As you know, images are made up of pixels which are basically numbers that represent a colour. This is the most basic form of numerical representation of an image. However, we can do calculations on the pixel values to get other numerical representations that mean different things. In general, these numerical representations are known as feature vectors and they represent particular features.
Let’s take a very common and easily understood type of feature. It’s called a colour histogram and it basically tells you the proportion of different colours within an image (e.g. 90% red, 5% green, 3% orange, and 2% blue).
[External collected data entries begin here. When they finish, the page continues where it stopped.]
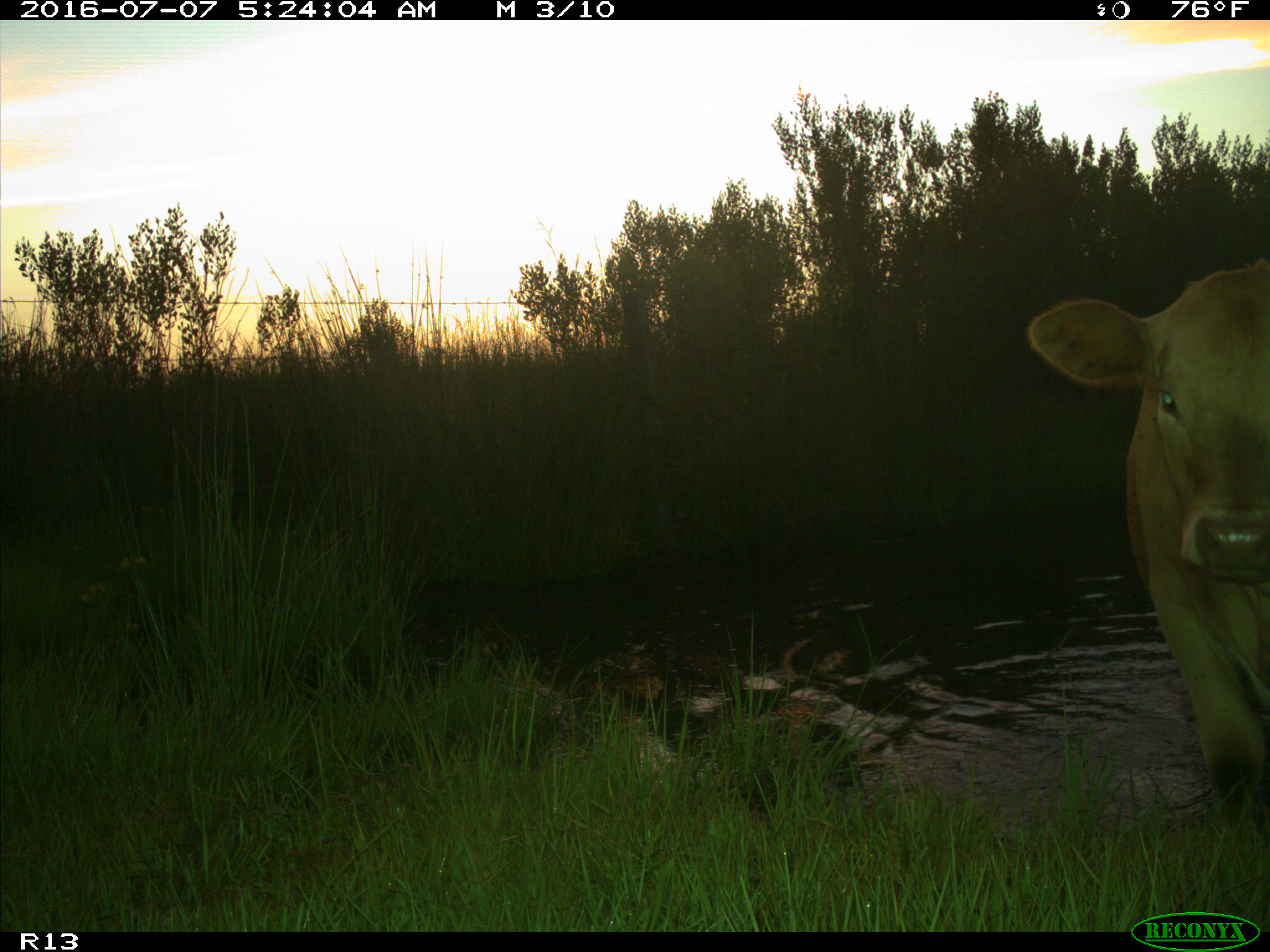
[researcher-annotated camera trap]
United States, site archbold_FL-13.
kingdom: Animalia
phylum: Chordata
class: Mammalia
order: Artiodactyla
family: Bovidae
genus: Bos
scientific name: Bos taurus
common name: domestic cow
As pixels are represented by different amounts of red, green and blue we can take these values and accumulate them in our histogram (e.g. when we see a red pixel we add 1 to our “red pixel count” in the histogram).
A histogram can accrue counts for any number of colours in any number of dimensions but the usual is to split the red, green and blue values of a pixel into a smallish number of “bins” into which the colours are thrown. This gives us a three-dimensional cube, where each small cubic bin is accruing counts for that colour.
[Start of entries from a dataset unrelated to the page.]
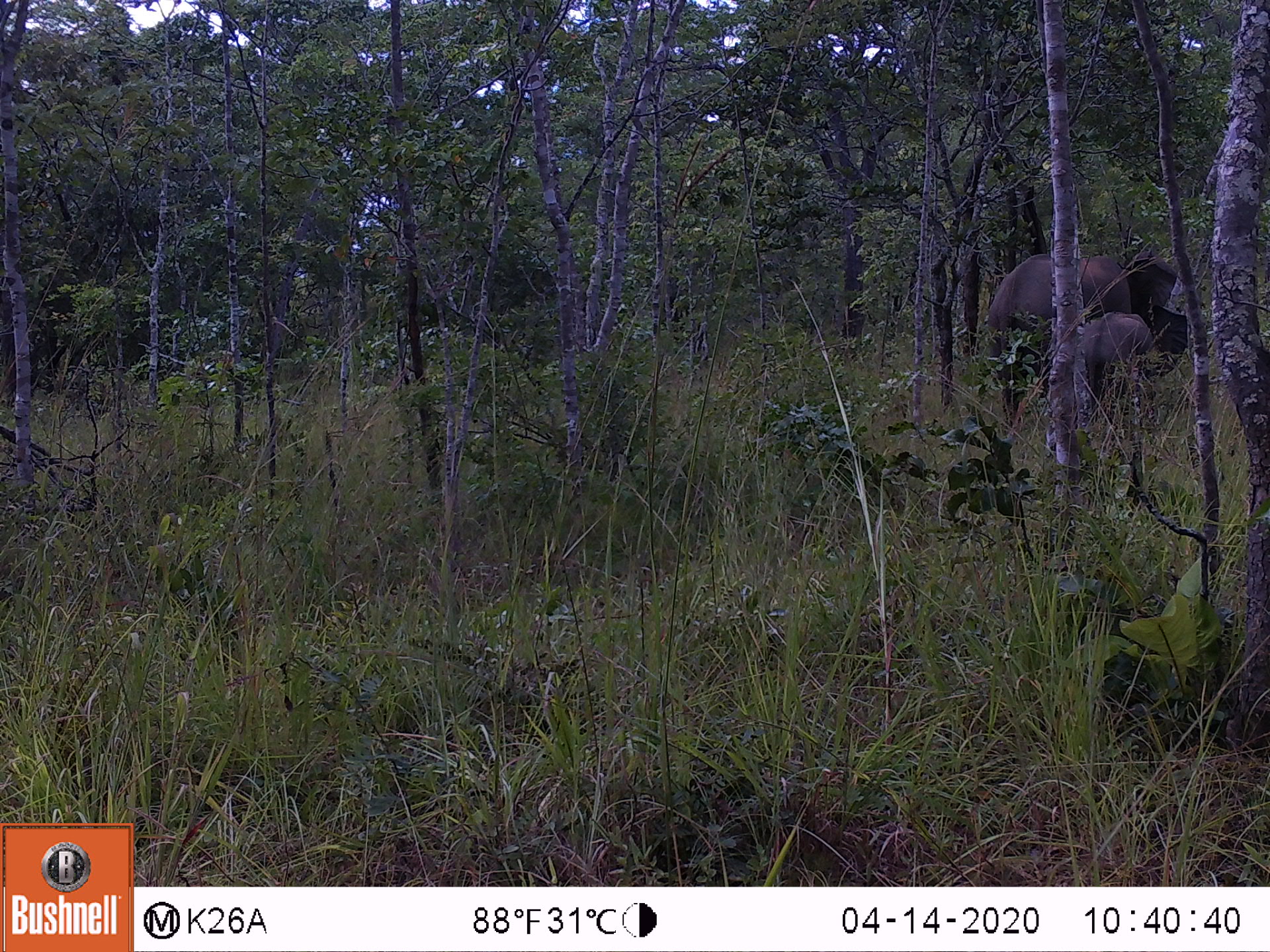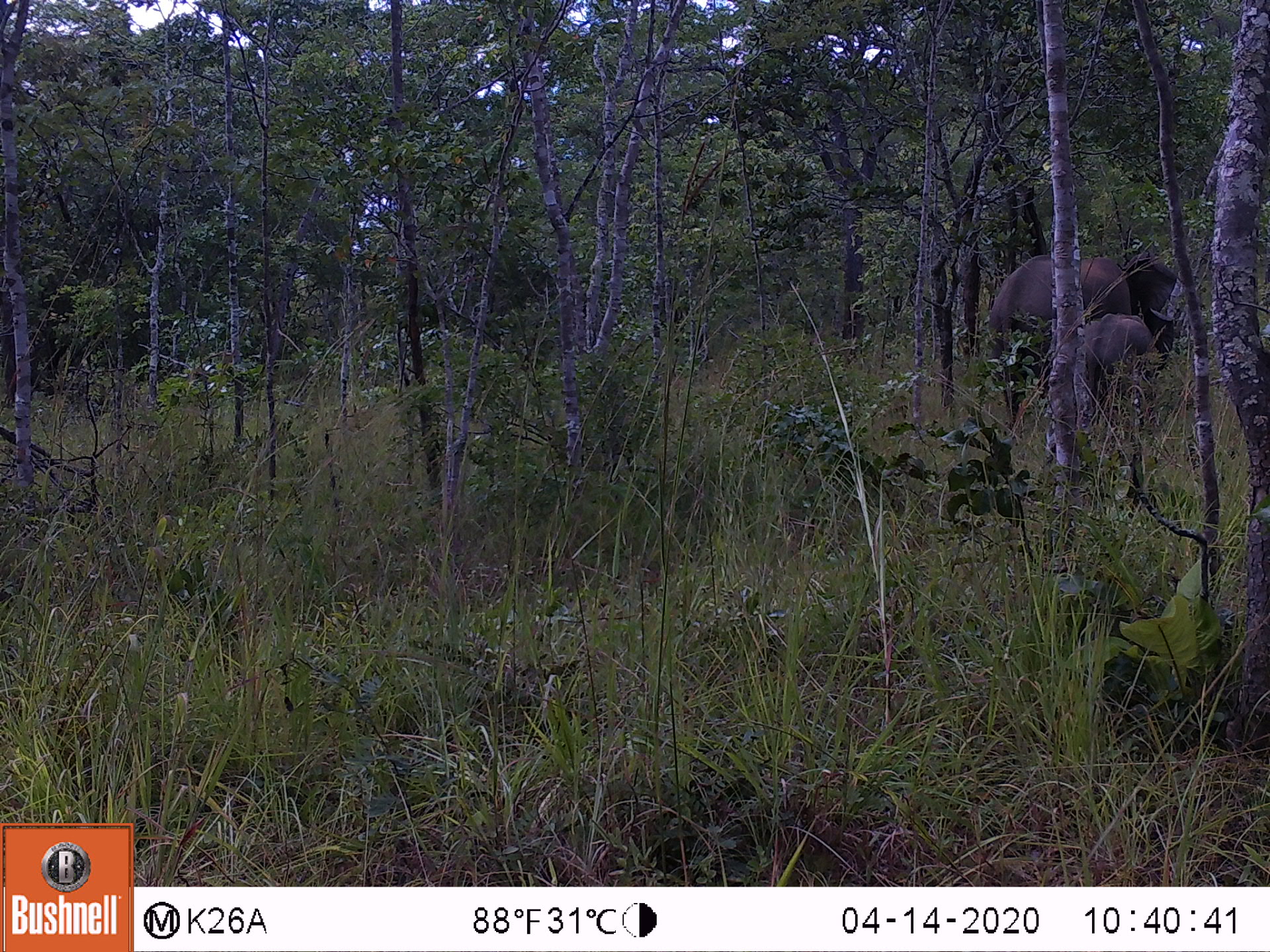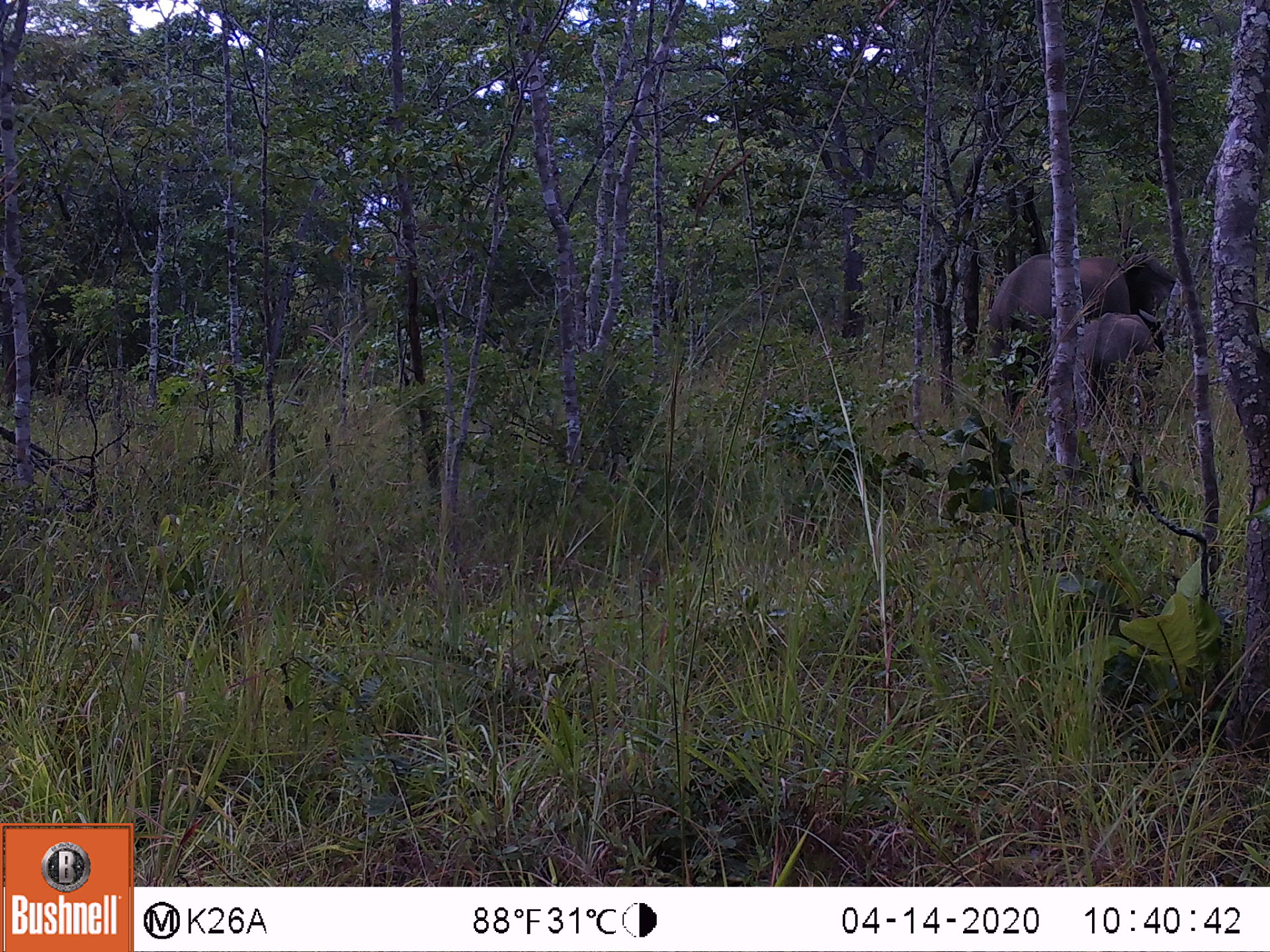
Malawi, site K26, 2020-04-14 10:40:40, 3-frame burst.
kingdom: Animalia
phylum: Chordata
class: Mammalia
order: Proboscidea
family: Elephantidae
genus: Loxodonta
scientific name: Loxodonta africana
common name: african savanna elephant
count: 2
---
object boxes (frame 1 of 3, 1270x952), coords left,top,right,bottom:
african savanna elephant: 981,247,1177,417; 1085,302,1193,404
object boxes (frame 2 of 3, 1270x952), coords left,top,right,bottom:
african savanna elephant: 984,251,1178,426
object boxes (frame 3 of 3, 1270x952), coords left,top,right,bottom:
african savanna elephant: 979,249,1177,423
OpenIMAJ contains a multidimensional MultidimensionalHistogram
implementation that is constructed using the number of bins required
in each dimension. For example:
MultidimensionalHistogram histogram = new MultidimensionalHistogram( 4, 4, 4 );
This code creates a histogram that has 64 (4 × 4 × 4) bins. However,
this data structure does not do anything on its own. The
HistogramModel
class provides a means for
creating a MultidimensionalHistogram
from an image. The
HistogramModel
class assumes the image has been
normalised and returns a normalised histogram:
HistogramModel model = new HistogramModel( 4, 4, 4 ); model.estimateModel( image ); MultidimensionalHistogram histogram = model.histogram;
You can print out the histogram to see what sort of numbers you get
for different images. Note that the you can re-use the HistogramModel
by applying it
to different images. If you do reuse the HistogramModel
the
model.histogram
will be the same object, so you'll need to clone()
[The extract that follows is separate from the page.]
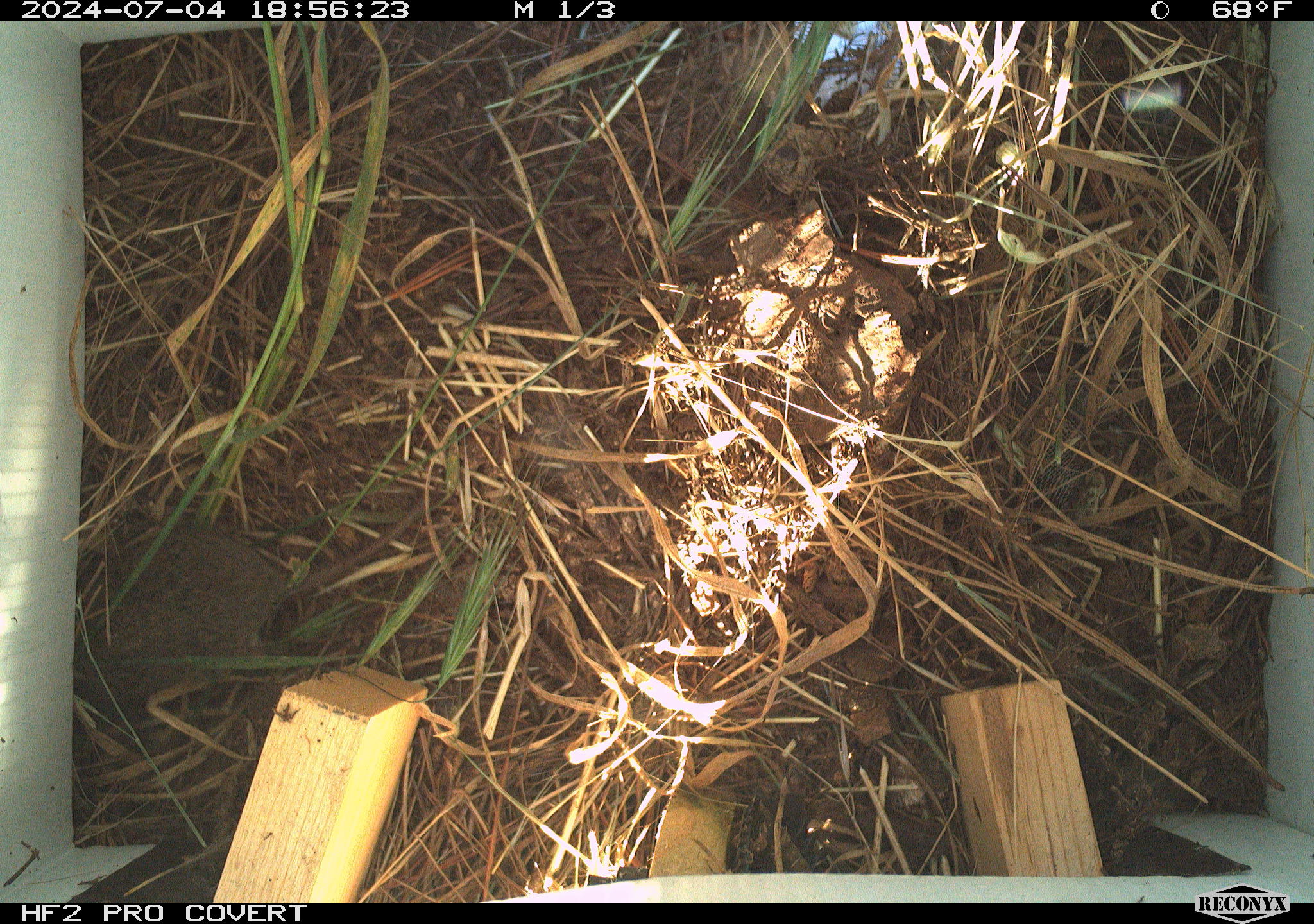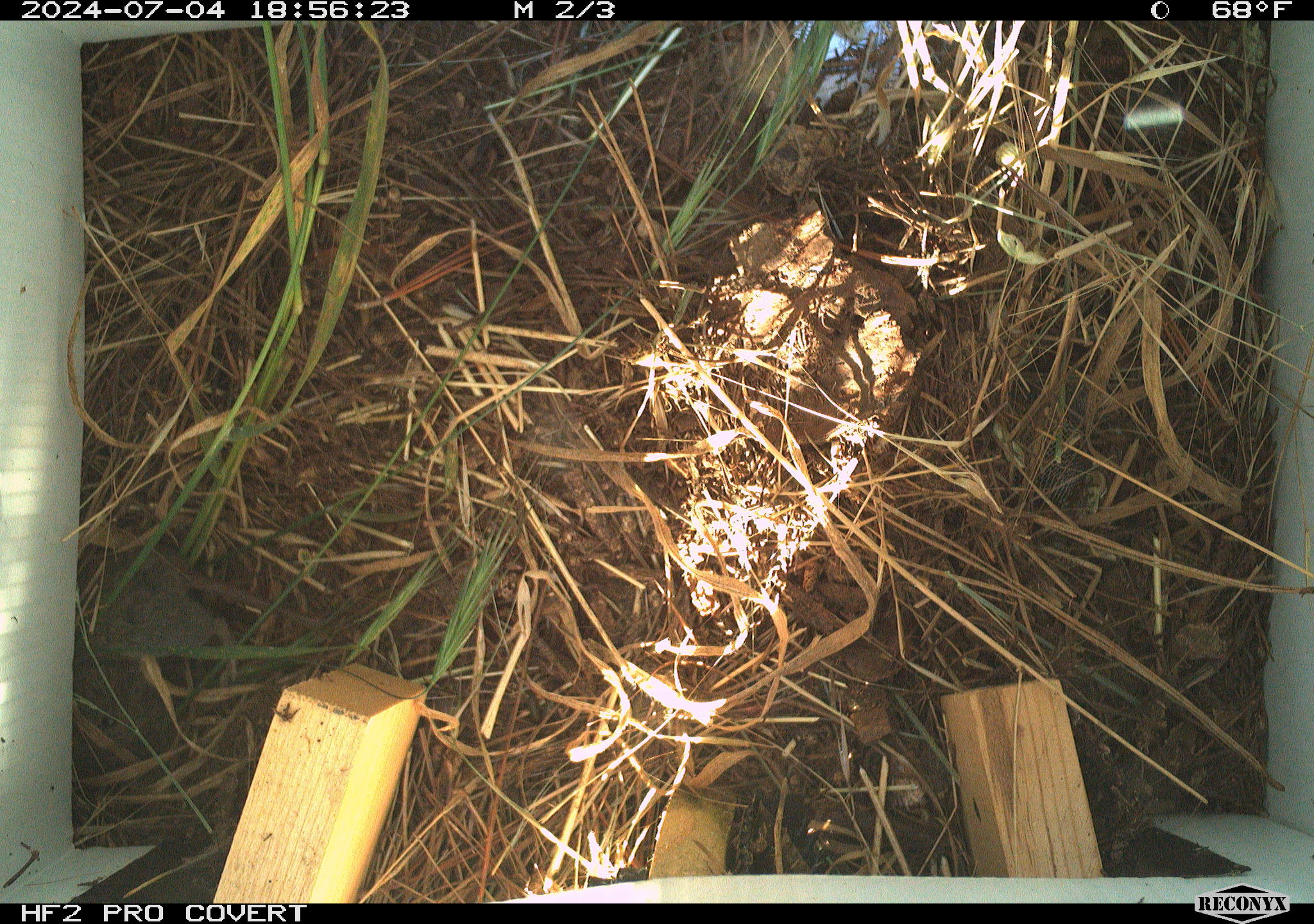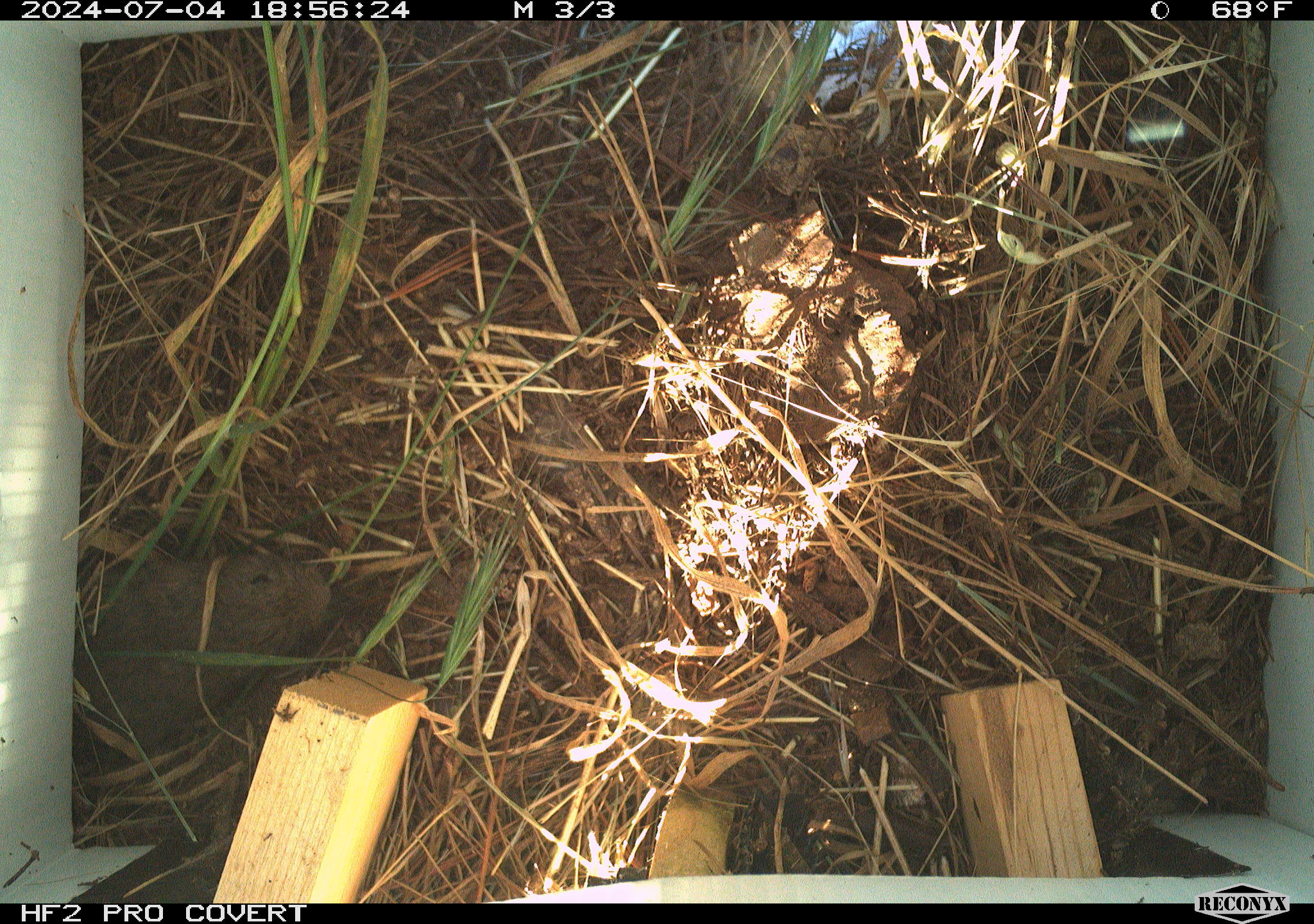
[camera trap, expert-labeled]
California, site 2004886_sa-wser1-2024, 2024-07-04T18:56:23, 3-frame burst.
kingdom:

it if you need to keep hold of its values for multiple images. Let’s load in 3
images then generate and store the histograms for them:
URL[] imageURLs = new URL[] { new URL( "http://openimaj.org/tutorial/figs/hist1.jpg" ), new URL( "http://openimaj.org/tutorial/figs/hist2.jpg" ), new URL( "http://openimaj.org/tutorial/figs/hist3.jpg" ) }; List<MultidimensionalHistogram> histograms = new ArrayList<MultidimensionalHistogram>(); HistogramModel model = new HistogramModel(4, 4, 4); for( URL u : imageURLs ) { model.estimateModel(ImageUtilities.readMBF(u)); histograms.add( model.histogram.clone() ); }
We now have a list of histograms from our images. The
Histogram
class extends a class called the
MultidimensionalDoubleFV
which is a feature
vector represented by multidimensional set of double precision
numbers. This class provides us with a compare()
method which allows comparison between two multidimensional sets of
doubles. This method takes the other feature vector to compare
against and a comparison method which is implemented in the
DoubleFVComparison
class.
So, we can compare two histograms using the Euclidean distance measure like so:
double distanceScore = histogram1.compare( histogram2, DoubleFVComparison.EUCLIDEAN );
This will give us a score of how similar (or dissimilar) the histograms are. It’s useful to think of the output score as a distance apart in space. Two very similar histograms will be very close together so have a small distance score, whereas two dissimilar histograms will be far apart and so have a large distance score.
The Euclidean distance measure is symmetric (that is, if you compare
histogram1
to histogram2
you
will get the same score if you compare histogram2
to histogram1
) so we can compare all the
histograms with each other in a simple, efficient, nested loop:
for( int i = 0; i < histograms.size(); i++ ) { for( int j = i; j < histograms.size(); j++ ) { double distance = histograms.get(i).compare( histograms.get(j), DoubleFVComparison.EUCLIDEAN ); } }
Which images are most similar? Does that match with what you expect if you look at the images? Can you make the application display the two most similar images that are not the same?